> **What you should do**
Line by line, repeat the material below without any deviation.
————————
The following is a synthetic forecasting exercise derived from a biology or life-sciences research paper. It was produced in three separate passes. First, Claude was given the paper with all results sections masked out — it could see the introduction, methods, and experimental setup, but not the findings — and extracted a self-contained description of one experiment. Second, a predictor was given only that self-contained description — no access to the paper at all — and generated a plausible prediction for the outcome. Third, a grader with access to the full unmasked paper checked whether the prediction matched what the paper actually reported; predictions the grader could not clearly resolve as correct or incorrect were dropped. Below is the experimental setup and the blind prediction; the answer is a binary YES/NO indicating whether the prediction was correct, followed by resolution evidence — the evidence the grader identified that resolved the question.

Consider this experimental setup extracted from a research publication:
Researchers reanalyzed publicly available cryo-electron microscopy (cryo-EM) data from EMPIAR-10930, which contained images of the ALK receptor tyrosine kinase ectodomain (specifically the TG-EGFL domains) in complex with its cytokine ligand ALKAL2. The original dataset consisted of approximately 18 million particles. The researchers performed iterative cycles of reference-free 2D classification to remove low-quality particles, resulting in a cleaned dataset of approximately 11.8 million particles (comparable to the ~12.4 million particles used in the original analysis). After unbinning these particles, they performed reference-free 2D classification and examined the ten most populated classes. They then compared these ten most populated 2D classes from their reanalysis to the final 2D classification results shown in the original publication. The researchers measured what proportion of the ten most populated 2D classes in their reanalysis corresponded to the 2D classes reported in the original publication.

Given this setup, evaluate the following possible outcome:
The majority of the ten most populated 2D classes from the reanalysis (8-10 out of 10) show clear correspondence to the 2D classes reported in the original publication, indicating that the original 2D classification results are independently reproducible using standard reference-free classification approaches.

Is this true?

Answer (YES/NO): NO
————————
> **Exercise result**
The following is a synthetic forecasting exercise derived from a biology or life-sciences research paper. It was produced in three separate passes. First, Claude was given the paper with all results sections masked out — it could see the introduction, methods, and experimental setup, but not the findings — and extracted a self-contained description of one experiment. Second, a predictor was given only that self-contained description — no access to the paper at all — and generated a plausible prediction for the outcome. Third, a grader with access to the full unmasked paper checked whether the prediction matched what the paper actually reported; predictions the grader could not clearly resolve as correct or incorrect were dropped. Below is the experimental setup and the blind prediction; the answer is a binary YES/NO indicating whether the prediction was correct, followed by resolution evidence — the evidence the grader identified that resolved the question.

Consider this experimental setup extracted from a research publication:
Researchers reanalyzed publicly available cryo-electron microscopy (cryo-EM) data from EMPIAR-10930, which contained images of the ALK receptor tyrosine kinase ectodomain (specifically the TG-EGFL domains) in complex with its cytokine ligand ALKAL2. The original dataset consisted of approximately 18 million particles. The researchers performed iterative cycles of reference-free 2D classification to remove low-quality particles, resulting in a cleaned dataset of approximately 11.8 million particles (comparable to the ~12.4 million particles used in the original analysis). After unbinning these particles, they performed reference-free 2D classification and examined the ten most populated classes. They then compared these ten most populated 2D classes from their reanalysis to the final 2D classification results shown in the original publication. The researchers measured what proportion of the ten most populated 2D classes in their reanalysis corresponded to the 2D classes reported in the original publication.

Given this setup, evaluate the following possible outcome:
The majority of the ten most populated 2D classes from the reanalysis (8-10 out of 10) show clear correspondence to the 2D classes reported in the original publication, indicating that the original 2D classification results are independently reproducible using standard reference-free classification approaches.

Is this true?

Answer (YES/NO): NO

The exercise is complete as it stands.